00:00
Welcome back. We’re going to talk about a significant and important cause of heart
disease, which happens quite commonly in the human population due to hypertension.
00:13
And it’s not just high blood pressure necessarily in the systemic circulation, in the arterial
circulation, you can also have pulmonary hypertension related to increased pressure
in the pulmonary circulation causing right heart failure. So, we’re going to talk about
both. Here’s our model of a normal heart. We can see, again, just for orientation,
on the left-hand side we have the superior vena cava, inferior vena cava coming into
the right atrium crossing the tricuspid valve into the right ventricle and out through
the lungs. All of that is indicated in blue. Blood will return through the pulmonary veins,
through the mitral valve into the left ventricle and out the aorta.
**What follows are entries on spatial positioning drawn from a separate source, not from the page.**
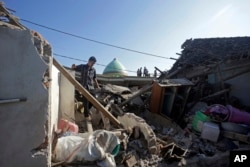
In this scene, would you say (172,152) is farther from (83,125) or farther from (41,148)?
(41,148)

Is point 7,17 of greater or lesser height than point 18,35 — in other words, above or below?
above

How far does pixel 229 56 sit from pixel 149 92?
3919 millimetres

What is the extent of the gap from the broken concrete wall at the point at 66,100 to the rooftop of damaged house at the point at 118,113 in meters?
0.02

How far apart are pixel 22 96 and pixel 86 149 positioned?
1.27 m

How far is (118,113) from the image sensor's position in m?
6.40

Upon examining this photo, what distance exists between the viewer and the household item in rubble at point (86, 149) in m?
3.60

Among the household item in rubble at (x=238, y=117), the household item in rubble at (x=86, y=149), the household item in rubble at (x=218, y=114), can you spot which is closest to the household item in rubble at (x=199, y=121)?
the household item in rubble at (x=218, y=114)

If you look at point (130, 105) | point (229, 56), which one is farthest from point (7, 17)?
point (229, 56)

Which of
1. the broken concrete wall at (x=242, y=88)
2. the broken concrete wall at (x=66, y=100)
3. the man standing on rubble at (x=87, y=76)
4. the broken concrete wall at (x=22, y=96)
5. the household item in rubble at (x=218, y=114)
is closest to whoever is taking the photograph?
the broken concrete wall at (x=22, y=96)

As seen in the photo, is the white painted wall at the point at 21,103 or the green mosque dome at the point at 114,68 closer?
the white painted wall at the point at 21,103

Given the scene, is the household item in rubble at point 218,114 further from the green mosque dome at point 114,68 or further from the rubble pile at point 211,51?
the green mosque dome at point 114,68

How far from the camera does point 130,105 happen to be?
8.02m

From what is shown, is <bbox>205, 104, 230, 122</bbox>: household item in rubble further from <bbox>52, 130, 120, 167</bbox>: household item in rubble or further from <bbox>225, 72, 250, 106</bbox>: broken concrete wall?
<bbox>52, 130, 120, 167</bbox>: household item in rubble

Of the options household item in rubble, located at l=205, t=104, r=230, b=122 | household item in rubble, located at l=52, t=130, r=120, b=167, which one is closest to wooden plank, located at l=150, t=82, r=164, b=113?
household item in rubble, located at l=205, t=104, r=230, b=122
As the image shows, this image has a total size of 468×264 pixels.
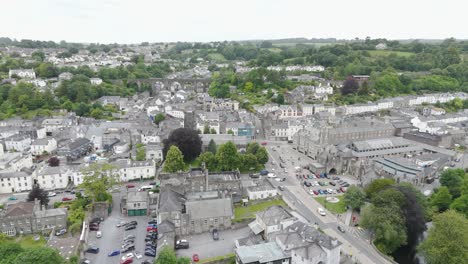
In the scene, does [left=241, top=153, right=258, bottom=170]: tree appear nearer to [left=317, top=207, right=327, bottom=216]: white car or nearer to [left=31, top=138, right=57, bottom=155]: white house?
[left=317, top=207, right=327, bottom=216]: white car

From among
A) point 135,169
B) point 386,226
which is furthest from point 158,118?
point 386,226

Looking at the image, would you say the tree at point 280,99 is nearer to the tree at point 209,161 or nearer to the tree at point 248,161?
the tree at point 248,161

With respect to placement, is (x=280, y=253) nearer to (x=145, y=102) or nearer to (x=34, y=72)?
(x=145, y=102)

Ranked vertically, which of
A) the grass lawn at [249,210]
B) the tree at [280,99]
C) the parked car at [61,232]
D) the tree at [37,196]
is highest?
the tree at [280,99]

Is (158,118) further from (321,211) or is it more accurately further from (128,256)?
(128,256)

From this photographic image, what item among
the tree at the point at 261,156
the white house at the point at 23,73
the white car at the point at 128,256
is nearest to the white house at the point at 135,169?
the tree at the point at 261,156

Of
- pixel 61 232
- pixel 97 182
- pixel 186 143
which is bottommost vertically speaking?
pixel 61 232

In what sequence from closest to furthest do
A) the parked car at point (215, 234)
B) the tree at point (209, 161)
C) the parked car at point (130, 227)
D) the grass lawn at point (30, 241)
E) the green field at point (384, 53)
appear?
the grass lawn at point (30, 241), the parked car at point (215, 234), the parked car at point (130, 227), the tree at point (209, 161), the green field at point (384, 53)
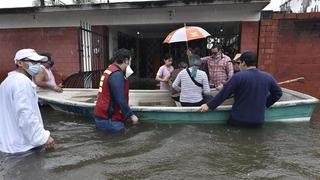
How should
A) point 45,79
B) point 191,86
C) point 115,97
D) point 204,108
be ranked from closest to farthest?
point 115,97 < point 204,108 < point 191,86 < point 45,79

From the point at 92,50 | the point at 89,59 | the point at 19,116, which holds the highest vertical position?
the point at 92,50

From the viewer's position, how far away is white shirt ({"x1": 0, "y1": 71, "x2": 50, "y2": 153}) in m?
3.41

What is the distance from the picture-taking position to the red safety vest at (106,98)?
5.02 metres

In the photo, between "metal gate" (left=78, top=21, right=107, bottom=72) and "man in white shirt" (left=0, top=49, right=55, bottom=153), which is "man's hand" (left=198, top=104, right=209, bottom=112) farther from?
"metal gate" (left=78, top=21, right=107, bottom=72)

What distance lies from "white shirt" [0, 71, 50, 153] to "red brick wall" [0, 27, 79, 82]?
6454 mm

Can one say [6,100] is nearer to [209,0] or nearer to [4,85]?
[4,85]

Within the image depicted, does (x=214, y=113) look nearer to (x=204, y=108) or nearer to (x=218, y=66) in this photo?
(x=204, y=108)

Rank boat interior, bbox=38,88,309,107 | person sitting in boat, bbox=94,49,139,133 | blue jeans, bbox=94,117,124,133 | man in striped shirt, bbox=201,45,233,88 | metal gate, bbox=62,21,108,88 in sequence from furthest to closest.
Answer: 1. metal gate, bbox=62,21,108,88
2. boat interior, bbox=38,88,309,107
3. man in striped shirt, bbox=201,45,233,88
4. blue jeans, bbox=94,117,124,133
5. person sitting in boat, bbox=94,49,139,133

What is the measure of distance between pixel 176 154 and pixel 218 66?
257cm

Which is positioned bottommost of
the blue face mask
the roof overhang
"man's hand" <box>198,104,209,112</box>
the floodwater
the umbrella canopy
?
the floodwater

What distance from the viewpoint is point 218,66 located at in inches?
263

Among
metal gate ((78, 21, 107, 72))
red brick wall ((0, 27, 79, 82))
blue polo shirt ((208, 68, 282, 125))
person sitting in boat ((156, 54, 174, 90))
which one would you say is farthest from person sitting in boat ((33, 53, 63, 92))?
blue polo shirt ((208, 68, 282, 125))

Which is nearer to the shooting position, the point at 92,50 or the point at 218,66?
the point at 218,66

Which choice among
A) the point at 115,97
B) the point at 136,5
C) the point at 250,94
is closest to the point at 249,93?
the point at 250,94
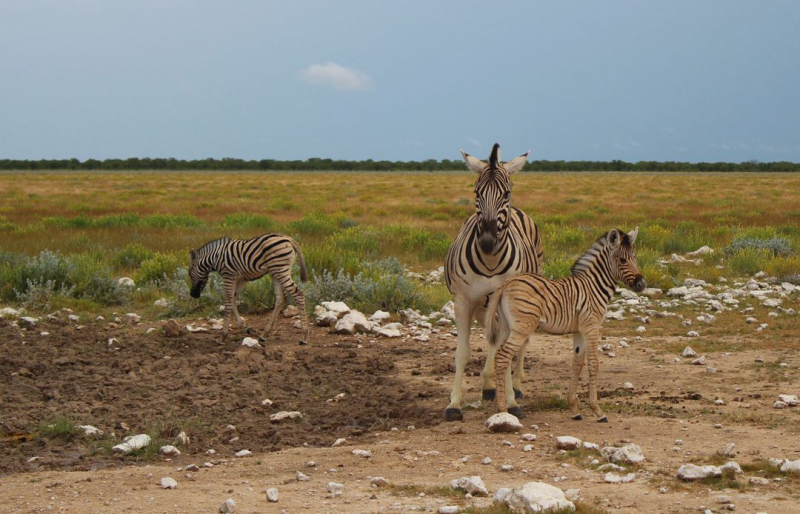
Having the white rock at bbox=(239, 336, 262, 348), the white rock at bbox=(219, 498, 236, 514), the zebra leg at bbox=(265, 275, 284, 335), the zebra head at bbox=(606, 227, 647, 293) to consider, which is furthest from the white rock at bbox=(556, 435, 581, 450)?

All of that is indicated
in pink. Note, the relative thickness of the ventricular walls. Alright, if we have normal
pressure such as indicated here, then the heart muscle has a certain thickness to the
walls, left ventricle slightly, in fact moderately more thickened than the left ventricle
because it has to sustain higher systemic pressures. Average would be 120 systolic
over 80 mmHg diastolic. Now, if we have pressure overload, so increased systemic
pressures as we talked about in the previous talk, having to do with what causes
hypertension. If we have increased systemic pressures, the left ventricle responds
by undergoing hypertrophy. I can’t get more heart muscle cells, that’s just not the
way it works, these are terminally differentiated cells. So, I have to make each individual
cell have more sarcomeres so it can squeeze more effectively. The cells are going to
get big. So, there’s going to be cellular hypertrophy. As a result, the left ventricle wall
becomes hypertrophic, thickened. Okay, so what does this mean though, down at the
cellular and kind of even the molecular level. Well, the individual cells have to get bigger.
02:16
They undergo myocyte hypertrophy. That’s adaptive. Myocyte hypertrophy is adaptive,
but only up to a point because there’s an increased diffusion distance now between
the capillaries around each cardiac myocyte, and as the cells get bigger and bigger and
bigger, that capillary density doesn’t increase. So, there now is going to be a relative
diffusion radiant of oxygen and nutrition into the middle of these large hypertrophied
myocytes. That means that there is potential for low-grade ischemia and a potential for
arrhythmias because we have abnormal ATP generation and, therefore, abnormal
movement of various ions. So, it’s not completely perfectly, wonderful adaptive.
03:05
It can, after a period of time, become maladaptive. There’s also, as we stress the heart
and make it work harder, we’re going to have increased intracellular organelle or turnover
and we’re going to have increased matrix production. So, not only are the cardiac
myocytes feeling this increased pressure and the need to squeeze harder, the fibroblast
that composed maybe 25% or 30% of the cellularity of the heart are also going to feel
this increased pressure. Their response is to make more matrix. Ooopps, that makes the
heart stiffer. So, now we’re going to have diastolic dysfunction; the heart won’t
relax very well. It may squeeze, okay up to a point, but with that increased fibrosis due to
increased matrix production by all those fibroblasts, we’re going to have a stiffer heart.
03:56
As a result of this relatively stiffer heart, we’re going to have regurgitant flow.
04:02
At some point, the valve will not close appropriately, and as we get regurgitant flow
into the atrium and then into the pulmonary circulation, we will have atrial fibrillation.
04:13
But, number one cause of atrial fibrillation is left atrial dilation. And as we increase
volume and pressure retrograde into the pulmonary circulation, now we’re going to have
pulmonary edema, congestive heart failure. So, long-term hypertensive changes in the
heart will lead to arrhythmias, pulmonary edema, diastolic dysfunction.